Langkah Kerja ▸
1) Salin bagian teks bacaan tentang Gunung Tunak, dimulai dari kata "Laut berwarna biru" dan berhenti setelah kata "saat matahari terbit.".
2) Sebutkan semua aktivitas yang menurut teks bacaan tentang Gunung Tunak dapat dilakukan pengunjung di pantai Sari Goang.
3) Menurut teks bacaan tentang Gunung Tunak, pantai Bila Sayak menghadap langsung ke samudra mana?

**** Teks Bacaan

Wisata Ala Korea di Gunung Tunak

Pantai Bilasayak TWA Gunung Tunak

Laut berwarna biru toska bertemu dengan pasir putih yang halus. Sementara tebing kapur yang tinggi menjulang dipayungi dengan langit biru. Itulah pemandangan indah yang bisa dinikmati di pantai Bila Sayak, Taman Wisata Alam (TWA) Gunung Tunak, Nusa Tenggara Barat (NTB). Pengunjung dipastikan akan betah berlama-lama di pantai yang menghadap langsung dengan Samudera Hindia itu.

Tapi, kalaupun ingin beranjak, masih banyak lokasi indah lain di TWA Gunung Tunak. Untuk pantai, ada 6 pantai lain yang menawarkan keindahan berbeda. Termasuk pantai Sari Goang, dimana tebing karang membentuk laguna yang begitu cantik. Di sini, selain bisa berenang-renang, pengunjung bisa bisa melakukan aktivitas memacu adrenalin seperti terjun dari tebing (cliff diving) atau menunggu momen romantis saat matahari terbit.

********
**** Baris Data

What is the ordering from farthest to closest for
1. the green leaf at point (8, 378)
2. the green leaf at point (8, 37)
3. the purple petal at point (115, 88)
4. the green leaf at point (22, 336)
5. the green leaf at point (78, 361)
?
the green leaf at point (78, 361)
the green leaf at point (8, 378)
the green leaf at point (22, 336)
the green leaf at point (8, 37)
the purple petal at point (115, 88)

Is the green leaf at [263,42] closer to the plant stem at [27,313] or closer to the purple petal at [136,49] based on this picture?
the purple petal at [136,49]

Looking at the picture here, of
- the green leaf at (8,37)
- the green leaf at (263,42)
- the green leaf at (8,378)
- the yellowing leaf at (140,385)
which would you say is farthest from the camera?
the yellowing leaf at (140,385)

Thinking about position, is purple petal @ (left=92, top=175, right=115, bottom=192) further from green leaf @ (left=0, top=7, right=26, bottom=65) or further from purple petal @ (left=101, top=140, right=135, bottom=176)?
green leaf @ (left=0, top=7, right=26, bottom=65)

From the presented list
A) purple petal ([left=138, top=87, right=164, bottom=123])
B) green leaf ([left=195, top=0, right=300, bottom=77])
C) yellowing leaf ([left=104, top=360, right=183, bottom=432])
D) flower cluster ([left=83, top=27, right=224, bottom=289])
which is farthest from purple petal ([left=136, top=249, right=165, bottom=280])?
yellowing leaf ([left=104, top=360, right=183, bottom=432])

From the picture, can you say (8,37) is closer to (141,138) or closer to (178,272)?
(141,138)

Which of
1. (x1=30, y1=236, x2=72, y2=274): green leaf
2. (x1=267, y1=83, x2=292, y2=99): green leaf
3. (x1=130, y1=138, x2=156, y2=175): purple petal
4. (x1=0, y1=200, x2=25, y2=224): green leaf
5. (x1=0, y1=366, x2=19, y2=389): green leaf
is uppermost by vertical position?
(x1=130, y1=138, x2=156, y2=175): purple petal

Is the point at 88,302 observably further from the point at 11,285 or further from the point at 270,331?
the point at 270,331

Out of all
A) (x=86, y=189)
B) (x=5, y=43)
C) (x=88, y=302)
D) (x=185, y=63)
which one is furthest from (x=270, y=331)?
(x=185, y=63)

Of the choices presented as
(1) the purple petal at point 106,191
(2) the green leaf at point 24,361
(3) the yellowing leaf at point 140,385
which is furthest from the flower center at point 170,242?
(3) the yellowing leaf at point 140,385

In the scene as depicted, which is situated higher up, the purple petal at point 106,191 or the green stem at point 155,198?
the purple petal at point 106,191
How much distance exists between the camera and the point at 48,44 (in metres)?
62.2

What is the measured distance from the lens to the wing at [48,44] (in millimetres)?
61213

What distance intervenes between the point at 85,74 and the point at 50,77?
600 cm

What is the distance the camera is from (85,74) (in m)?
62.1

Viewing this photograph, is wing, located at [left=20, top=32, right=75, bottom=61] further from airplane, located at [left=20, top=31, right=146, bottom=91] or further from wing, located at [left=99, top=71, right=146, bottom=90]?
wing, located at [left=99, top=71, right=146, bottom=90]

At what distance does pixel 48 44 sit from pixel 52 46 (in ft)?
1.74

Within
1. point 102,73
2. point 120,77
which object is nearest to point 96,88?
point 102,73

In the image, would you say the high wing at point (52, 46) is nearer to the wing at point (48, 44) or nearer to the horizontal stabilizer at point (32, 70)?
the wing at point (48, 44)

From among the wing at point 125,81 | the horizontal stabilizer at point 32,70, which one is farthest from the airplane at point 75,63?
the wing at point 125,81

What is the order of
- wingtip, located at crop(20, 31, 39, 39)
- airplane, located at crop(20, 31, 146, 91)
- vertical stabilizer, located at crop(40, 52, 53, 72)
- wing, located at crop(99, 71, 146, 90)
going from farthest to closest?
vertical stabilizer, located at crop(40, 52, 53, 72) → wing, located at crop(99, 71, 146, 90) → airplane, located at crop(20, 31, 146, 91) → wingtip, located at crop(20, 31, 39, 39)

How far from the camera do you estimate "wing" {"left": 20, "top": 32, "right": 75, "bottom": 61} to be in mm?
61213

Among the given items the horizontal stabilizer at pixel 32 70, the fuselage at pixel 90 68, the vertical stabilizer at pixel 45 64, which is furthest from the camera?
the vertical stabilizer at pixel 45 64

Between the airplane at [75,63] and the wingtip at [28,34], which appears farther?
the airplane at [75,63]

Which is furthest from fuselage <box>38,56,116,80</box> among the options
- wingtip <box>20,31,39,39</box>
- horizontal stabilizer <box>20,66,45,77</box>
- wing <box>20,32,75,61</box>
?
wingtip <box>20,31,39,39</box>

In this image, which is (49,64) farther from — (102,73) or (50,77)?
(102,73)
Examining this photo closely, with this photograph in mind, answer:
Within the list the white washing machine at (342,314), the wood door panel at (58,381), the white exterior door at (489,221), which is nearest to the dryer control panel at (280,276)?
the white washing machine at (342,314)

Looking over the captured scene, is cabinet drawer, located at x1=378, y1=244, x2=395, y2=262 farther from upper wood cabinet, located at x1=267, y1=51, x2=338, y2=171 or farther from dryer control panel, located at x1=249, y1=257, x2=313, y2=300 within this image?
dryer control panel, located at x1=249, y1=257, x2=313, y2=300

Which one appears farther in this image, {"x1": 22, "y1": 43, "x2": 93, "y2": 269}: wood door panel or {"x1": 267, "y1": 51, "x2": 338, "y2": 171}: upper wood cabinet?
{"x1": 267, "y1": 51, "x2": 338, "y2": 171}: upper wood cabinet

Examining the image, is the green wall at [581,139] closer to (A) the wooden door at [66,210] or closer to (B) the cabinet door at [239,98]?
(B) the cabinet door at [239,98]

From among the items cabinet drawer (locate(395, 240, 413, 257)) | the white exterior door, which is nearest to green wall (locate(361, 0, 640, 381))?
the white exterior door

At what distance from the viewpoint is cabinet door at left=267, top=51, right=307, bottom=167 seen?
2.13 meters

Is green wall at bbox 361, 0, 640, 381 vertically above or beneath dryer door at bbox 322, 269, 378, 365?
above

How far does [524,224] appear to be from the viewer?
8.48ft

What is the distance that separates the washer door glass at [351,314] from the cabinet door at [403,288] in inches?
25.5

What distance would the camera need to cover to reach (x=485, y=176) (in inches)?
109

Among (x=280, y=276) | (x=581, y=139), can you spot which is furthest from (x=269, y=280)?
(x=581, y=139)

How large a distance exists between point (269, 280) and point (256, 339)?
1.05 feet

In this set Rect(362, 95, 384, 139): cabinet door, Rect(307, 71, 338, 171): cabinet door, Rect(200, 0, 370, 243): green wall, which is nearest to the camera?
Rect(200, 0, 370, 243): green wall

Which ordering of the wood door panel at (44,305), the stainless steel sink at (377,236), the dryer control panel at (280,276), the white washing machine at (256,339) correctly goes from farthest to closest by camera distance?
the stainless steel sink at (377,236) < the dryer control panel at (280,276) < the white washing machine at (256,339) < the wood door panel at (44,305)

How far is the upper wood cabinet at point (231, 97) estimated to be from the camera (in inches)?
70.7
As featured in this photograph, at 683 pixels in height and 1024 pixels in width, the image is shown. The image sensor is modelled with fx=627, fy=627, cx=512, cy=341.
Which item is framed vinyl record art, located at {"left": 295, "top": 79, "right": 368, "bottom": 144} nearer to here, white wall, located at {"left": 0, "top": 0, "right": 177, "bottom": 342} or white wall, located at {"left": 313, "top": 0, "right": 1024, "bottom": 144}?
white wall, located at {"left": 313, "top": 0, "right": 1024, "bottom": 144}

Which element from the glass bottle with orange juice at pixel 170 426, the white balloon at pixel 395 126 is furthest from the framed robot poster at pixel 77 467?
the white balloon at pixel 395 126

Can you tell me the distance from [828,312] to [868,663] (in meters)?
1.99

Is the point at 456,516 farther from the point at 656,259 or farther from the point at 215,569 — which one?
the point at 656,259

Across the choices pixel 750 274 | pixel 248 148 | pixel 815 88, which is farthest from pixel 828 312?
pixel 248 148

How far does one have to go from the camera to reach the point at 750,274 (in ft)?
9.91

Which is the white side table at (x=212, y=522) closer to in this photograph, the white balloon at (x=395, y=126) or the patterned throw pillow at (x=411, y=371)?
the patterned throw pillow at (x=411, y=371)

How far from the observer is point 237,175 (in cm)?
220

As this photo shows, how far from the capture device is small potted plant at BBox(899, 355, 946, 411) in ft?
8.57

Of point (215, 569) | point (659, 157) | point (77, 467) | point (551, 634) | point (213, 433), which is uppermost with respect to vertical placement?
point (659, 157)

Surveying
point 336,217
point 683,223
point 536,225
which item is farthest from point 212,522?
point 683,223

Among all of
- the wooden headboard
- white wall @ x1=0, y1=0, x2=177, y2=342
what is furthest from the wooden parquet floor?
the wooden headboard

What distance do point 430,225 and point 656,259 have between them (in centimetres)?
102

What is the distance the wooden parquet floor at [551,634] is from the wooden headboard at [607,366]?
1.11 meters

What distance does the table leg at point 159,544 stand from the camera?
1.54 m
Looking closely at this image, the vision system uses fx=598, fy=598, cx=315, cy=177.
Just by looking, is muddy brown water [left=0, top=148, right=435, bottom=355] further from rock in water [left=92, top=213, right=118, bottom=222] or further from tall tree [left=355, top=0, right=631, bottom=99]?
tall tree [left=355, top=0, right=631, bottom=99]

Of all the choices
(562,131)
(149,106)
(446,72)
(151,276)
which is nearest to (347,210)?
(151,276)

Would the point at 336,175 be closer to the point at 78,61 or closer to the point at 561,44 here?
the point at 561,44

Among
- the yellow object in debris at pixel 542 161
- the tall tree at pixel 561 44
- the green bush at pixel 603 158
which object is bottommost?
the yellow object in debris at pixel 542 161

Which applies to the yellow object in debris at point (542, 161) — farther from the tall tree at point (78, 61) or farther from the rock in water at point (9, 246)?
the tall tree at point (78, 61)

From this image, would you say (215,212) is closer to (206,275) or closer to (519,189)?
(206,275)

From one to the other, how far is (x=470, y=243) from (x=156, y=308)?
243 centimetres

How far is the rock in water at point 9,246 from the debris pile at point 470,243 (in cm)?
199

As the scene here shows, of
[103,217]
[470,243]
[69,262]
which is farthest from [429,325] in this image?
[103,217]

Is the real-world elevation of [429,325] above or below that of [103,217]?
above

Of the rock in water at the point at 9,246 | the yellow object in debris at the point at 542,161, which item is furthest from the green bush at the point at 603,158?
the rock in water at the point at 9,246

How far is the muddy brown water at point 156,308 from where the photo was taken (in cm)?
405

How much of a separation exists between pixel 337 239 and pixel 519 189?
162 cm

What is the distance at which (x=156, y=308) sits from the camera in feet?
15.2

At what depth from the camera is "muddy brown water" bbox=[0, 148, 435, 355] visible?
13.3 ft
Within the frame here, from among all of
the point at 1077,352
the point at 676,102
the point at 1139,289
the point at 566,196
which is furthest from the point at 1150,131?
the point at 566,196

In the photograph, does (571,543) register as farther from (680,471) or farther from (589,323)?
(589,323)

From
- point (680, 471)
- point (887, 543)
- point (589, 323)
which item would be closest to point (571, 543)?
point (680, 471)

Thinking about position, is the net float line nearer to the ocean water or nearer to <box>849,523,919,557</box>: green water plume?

********

Kunci Jawaban ▸
1)
Laut berwarna biru toska bertemu dengan pasir putih yang halus. Sementara tebing kapur yang tinggi menjulang dipayungi dengan langit biru. Itulah pemandangan indah yang bisa dinikmati di pantai Bila Sayak, Taman Wisata Alam (TWA) Gunung Tunak, Nusa Tenggara Barat (NTB). Pengunjung dipastikan akan betah berlama-lama di pantai yang menghadap langsung dengan Samudera Hindia itu.

Tapi, kalaupun ingin beranjak, masih banyak lokasi indah lain di TWA Gunung Tunak. Untuk pantai, ada 6 pantai lain yang menawarkan keindahan berbeda. Termasuk pantai Sari Goang, dimana tebing karang membentuk laguna yang begitu cantik. Di sini, selain bisa berenang-renang, pengunjung bisa bisa melakukan aktivitas memacu adrenalin seperti terjun dari tebing (cliff diving) atau menunggu momen romantis saat matahari terbit.

2)
- Berenang-renang
- Terjun dari tebing (cliff diving)
- Menunggu momen romantis saat matahari terbit

3) Samudera Hindia